Il successo di adesione a questa iniziativa ricorda quello di Mars One, il progetto del ricercatore olandese Bas Lansdorp, creato con lo scopo di realizzare un viaggio su Marte e stabilire sul Pianeta Rosso una colonia permanente. Anche in questo caso, gli organizzatori sono stati travolti da una valanga di richieste di candidati entusisasti, pronti a partecipare alla rischiosa missione, prevista per l’anno 2031.

Una nazione pacifista

Qual è l’obiettivo di Asgardia? Secondo la Costituzione, assicurare la pace permanente nello spazio, promuovere il benessere dell’intera umanità e proteggere gli esseri umani dalle minacce provenienti dal cielo come asteroidi o rifiuti spaziali alla deriva.

A rafforzare il concetto, sempre nello stesso testo si dichiara che non c’è spazio per i conflitti storici terrestri in Asgardia, che è impegnata a perseguire una nuova storia pacifica del futuro dell’umanità nello spazio.

Anche nei rapporti con i suoi cittadini si rivela il carattere pacifista dell’utopia asgardiana. Perché è vero che la Costituzione istituisce autorità quali il Capo di Stato, con funzioni anche di Capo di Governo, il Parlamento, il Consiglio supremo spaziale e il Tribunale ma non comprende organi di polizia e nemmeno un esercito. D’altra parte, la carta costituzionale, che formalmente stabilisce una monarchia, contiene espressamente il divieto sia della pena di morte sia della creazione di prigioni.

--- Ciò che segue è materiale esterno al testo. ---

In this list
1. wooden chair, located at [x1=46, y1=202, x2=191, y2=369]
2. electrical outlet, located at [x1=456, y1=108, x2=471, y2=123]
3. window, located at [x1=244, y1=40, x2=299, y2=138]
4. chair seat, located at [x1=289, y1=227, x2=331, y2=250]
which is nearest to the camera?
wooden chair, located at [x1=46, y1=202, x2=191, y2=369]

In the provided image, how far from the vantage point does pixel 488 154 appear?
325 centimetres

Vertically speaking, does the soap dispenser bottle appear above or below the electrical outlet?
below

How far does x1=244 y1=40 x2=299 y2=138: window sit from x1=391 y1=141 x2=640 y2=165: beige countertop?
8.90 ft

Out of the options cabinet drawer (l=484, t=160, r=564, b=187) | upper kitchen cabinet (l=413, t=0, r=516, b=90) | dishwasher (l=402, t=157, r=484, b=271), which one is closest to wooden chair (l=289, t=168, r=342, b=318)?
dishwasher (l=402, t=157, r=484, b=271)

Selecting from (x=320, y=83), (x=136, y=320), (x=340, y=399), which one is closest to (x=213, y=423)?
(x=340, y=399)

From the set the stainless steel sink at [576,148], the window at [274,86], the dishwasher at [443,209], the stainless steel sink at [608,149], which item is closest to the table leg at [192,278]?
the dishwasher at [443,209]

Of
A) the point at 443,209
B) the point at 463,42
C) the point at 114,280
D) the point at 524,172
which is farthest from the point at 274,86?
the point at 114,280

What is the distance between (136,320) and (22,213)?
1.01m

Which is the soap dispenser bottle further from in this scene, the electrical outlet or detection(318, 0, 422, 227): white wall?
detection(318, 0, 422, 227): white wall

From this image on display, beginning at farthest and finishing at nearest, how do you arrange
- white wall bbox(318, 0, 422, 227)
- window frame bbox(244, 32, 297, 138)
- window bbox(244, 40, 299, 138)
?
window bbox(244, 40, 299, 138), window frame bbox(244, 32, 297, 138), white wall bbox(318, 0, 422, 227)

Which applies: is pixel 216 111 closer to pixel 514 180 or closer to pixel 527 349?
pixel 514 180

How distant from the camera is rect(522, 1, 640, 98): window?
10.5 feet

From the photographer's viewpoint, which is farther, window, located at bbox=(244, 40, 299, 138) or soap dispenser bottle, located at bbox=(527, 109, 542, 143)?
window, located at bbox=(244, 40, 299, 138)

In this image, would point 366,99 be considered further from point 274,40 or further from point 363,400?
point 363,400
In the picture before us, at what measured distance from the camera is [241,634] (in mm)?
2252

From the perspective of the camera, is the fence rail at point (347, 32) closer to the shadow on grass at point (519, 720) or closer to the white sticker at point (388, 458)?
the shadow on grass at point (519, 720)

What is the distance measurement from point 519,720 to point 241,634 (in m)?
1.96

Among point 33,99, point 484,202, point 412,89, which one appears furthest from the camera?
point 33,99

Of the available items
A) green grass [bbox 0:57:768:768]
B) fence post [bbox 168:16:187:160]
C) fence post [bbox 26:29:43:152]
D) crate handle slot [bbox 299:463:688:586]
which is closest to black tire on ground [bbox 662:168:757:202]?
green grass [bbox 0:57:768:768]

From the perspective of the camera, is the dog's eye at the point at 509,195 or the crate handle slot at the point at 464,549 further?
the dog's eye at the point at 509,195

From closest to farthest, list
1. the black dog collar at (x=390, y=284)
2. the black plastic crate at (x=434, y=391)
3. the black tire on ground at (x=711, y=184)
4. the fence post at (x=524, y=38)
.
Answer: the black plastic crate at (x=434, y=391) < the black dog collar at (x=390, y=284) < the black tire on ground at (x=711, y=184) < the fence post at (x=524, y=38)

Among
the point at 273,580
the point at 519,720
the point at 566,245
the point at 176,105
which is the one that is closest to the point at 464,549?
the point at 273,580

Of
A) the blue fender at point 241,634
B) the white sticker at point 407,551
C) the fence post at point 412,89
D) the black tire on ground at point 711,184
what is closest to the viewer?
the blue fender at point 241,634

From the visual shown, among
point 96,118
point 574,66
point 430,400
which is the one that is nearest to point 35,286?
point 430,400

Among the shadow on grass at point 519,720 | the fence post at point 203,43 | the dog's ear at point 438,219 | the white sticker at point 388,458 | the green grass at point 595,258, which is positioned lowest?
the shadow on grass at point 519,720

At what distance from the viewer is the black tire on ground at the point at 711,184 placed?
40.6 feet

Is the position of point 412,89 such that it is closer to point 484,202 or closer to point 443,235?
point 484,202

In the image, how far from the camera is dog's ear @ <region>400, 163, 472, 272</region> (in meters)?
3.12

Un regno sospeso nello spazio

Asgardia, al momento, sembra poter incarnare pienamente il concetto di utopia, parola che significa “in nessun luogo”. Tuttavia, un posto dove poter rintracciare la nuova nazione spaziale c’è. Ed è quello in cui ha sede l’organizzazione senza scopo di lucro, Asgardia, fondata da Igor Ashurbeyli a Vienna.

In autunno, il regno asgardiano sarà, però, anche presente nello spazio. Con il satellite lanciato a bordo della navicella di Orbital ATK, in missione verso la Stazione Spaziale Internazionale (ISS). Il nanosat Asgardia-1, grande quanto una pagnotta di pane, un nano territorio si potrebbe dire, porterà in orbita dati personali, foto dei cittadini e bandiera di Asgardia.

Ma, in prospettiva, il programma è ben più ambizioso. Asgardia intende espandere la sua base territoriale con la costruzione di piattaforme abitabili sospese nello spazio. Delle stazioni spaziali giganti, insomma, all’interno delle quali le persone potranno vivere, che Igor Ashurbeyli, coadiuvato da Ram Jakhu, direttore dell’Istituto di diritto aeronautico e dello spazio della McGill University, è convinto di poter realizzare entro 8 anni.

“Non è fantasia. E’ un progetto realistico” – assicura il neo Capo dello Stato di Asgardia che ha firmato un accordo di cooperazione con l’Unesco per promuovere la ricerca e la conoscenza sullo spazio.

Arca spaziale

Riuscirà il nostro novello Re di Asgardia a realizzare quanto promesso? Il tempo ce lo dirà. Ma quello che è certo è che anche la Nasa, in teoria, ha accarezzato l’idea di creare colonie orbitanti in grado di essere abitate dagli esseri umani. Incaricando, nel 1975, un comitato scientifico, diretto dal fisico Gerard O’Neill, di definire un possibile prototipo. Architetti, ingegneri e ricercatori si misero all’opera consegnando all’Agenzia spaziale Usa vari schemi di futuristiche astronavi vivibili e tecnologicamente avanzate a forma di sfera o cilindro.

Ma, più recentemente, è stato lanciato da 13 scienziati britannici “Project Persephone” con lo scopo di progettare nienteméno che un’arca spaziale.

Che al pari di quella biblica possa ospitare gli uomini e metterli in salvo dal rischio catastrofe di un Pianeta diventato invivibile a causa di guerre e collasso ambientale.